§ **AUFGABE A**
Welche Tiefe zeigt der Computer laut dem Lesetext unten an Bank 1 ungefähr an?

§ **LESETEXT**
'''
Nahezu senkrecht fällt die Steilwand an Bank 1 ab. Im Einstiegsbereich ist die Sicht häufig noch trübe, ab zehn Meter Tiefe klart es auf, dann reicht der Blick auch mal 15 Meter in die Ferne. Auf dem schroffen Schiefergestein hat sich nur wenig Bewuchs angesiedelt. Ab und zu kommt man an versunkenen Baumstämmen vorbei und fühlt sich ansonsten wie ein Drachenflieger, der inmitten einer dunklen Bergschlucht in die Tiefe segelt. Je nach Wasserstand zeigt der Computer unten rund 45 Meter Tiefe an. Es ist ein Platz, der einzig und alleine von seiner dramatischen Topografie lebt. Die Formationen, die Einkerbungen und Überhänge, all dies ist so spektakulär, dass die fehlenden Fische kaum auffallen. Man fühlt sich wie der Entdecker von Mittelerde, bevorzugt dem dunklen Land Mordor, was der Farbe des Schiefers geschuldet ist. Bank 1 ist – man traut es sich kaum noch, das zu sagen – ein nahezu perfekter Spot für Tiefenjäger, die dafür mindestens ein 3-Stern-Brevet brauchen, wenn sie sich nicht in Begleitung eines Tauchlehrers befinden.
'''
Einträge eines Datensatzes
'''
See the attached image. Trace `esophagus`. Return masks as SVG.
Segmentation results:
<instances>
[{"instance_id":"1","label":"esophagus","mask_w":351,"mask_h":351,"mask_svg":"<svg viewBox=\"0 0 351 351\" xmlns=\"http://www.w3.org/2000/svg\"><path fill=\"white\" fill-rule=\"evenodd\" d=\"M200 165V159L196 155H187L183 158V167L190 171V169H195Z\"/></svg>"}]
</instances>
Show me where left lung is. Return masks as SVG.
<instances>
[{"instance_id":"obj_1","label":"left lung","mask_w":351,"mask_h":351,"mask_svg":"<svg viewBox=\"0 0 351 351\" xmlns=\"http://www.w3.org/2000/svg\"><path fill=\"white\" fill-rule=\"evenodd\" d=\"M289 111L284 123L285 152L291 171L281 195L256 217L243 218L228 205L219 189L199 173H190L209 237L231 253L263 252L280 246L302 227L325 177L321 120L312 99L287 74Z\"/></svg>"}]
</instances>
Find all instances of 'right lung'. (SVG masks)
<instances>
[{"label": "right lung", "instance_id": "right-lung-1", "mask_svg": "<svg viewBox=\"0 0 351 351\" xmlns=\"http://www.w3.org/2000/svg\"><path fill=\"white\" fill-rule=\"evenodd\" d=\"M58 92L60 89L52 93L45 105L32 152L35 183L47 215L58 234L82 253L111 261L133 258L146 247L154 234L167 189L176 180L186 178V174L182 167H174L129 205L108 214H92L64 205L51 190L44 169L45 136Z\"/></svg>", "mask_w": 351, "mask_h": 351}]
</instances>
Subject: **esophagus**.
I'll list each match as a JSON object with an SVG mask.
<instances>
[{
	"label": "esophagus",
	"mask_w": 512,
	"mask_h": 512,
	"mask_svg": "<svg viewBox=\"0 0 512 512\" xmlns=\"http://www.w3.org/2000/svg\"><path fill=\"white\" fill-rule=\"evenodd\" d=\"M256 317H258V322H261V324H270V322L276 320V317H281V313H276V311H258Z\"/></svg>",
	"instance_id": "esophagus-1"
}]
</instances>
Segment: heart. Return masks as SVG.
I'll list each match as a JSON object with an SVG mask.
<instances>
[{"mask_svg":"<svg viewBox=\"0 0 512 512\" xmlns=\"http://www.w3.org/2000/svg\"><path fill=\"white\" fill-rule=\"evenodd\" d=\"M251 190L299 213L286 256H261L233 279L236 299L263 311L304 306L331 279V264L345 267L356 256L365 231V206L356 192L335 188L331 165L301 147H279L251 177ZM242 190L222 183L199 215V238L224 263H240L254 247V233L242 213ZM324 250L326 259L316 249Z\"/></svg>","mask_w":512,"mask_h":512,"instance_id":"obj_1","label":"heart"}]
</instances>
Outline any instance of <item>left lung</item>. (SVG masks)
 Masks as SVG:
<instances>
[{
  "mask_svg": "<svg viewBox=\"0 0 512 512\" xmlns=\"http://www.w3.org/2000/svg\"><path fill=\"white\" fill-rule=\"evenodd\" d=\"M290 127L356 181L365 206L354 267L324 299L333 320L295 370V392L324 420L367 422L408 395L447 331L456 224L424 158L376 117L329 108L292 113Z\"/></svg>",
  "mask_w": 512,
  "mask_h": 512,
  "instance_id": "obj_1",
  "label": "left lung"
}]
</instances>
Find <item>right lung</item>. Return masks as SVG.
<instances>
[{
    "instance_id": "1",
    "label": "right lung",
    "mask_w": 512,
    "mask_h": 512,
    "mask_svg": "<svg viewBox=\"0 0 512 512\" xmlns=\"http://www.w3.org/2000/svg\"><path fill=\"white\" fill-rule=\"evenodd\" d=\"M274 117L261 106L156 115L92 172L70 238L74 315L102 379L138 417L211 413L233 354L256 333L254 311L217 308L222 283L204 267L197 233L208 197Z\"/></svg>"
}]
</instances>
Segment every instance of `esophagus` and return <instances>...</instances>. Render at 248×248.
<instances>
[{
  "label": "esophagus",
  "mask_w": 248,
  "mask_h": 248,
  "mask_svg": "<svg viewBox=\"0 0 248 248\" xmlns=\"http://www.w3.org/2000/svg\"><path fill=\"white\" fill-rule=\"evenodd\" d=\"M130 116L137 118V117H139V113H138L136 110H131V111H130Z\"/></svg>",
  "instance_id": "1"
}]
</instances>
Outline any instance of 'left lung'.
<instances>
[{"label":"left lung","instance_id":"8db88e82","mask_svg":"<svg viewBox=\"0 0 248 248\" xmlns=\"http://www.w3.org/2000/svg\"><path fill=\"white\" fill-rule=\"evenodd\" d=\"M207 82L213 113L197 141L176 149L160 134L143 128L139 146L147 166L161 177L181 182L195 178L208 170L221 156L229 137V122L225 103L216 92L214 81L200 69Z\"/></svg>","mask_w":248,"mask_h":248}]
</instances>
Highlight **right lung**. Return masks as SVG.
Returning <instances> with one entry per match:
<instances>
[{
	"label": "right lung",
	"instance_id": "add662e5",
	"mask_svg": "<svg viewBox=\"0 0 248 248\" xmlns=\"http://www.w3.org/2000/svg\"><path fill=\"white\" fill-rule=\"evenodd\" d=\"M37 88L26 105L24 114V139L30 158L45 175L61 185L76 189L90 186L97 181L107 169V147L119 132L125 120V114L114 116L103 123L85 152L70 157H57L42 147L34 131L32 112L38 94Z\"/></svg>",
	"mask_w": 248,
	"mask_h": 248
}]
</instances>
'''
§ **AUFGABE B**
Suche aus den Einträgen jede Zeile heraus, in der die Zeichenfolge "esophagus" vorkommt.

§ **ANTWORT A**
Je nach Wasserstand rund 45 Meter.

§ **ANTWORT B**
See the attached image. Trace `esophagus`. Return masks as SVG.
[{"instance_id":"1","label":"esophagus","mask_w":351,"mask_h":351,"mask_svg":"<svg viewBox=\"0 0 351 351\" xmlns=\"http://www.w3.org/2000/svg\"><path fill=\"white\" fill-rule=\"evenodd\" d=\"M200 165V159L196 155H187L183 158V167L190 171V169H195Z\"/></svg>"}]
Subject: **esophagus**.
	"label": "esophagus",
	"instance_id": "esophagus-1"
Segment every instance of `esophagus` and return <instances>...</instances>. Render at 248×248.
  "label": "esophagus",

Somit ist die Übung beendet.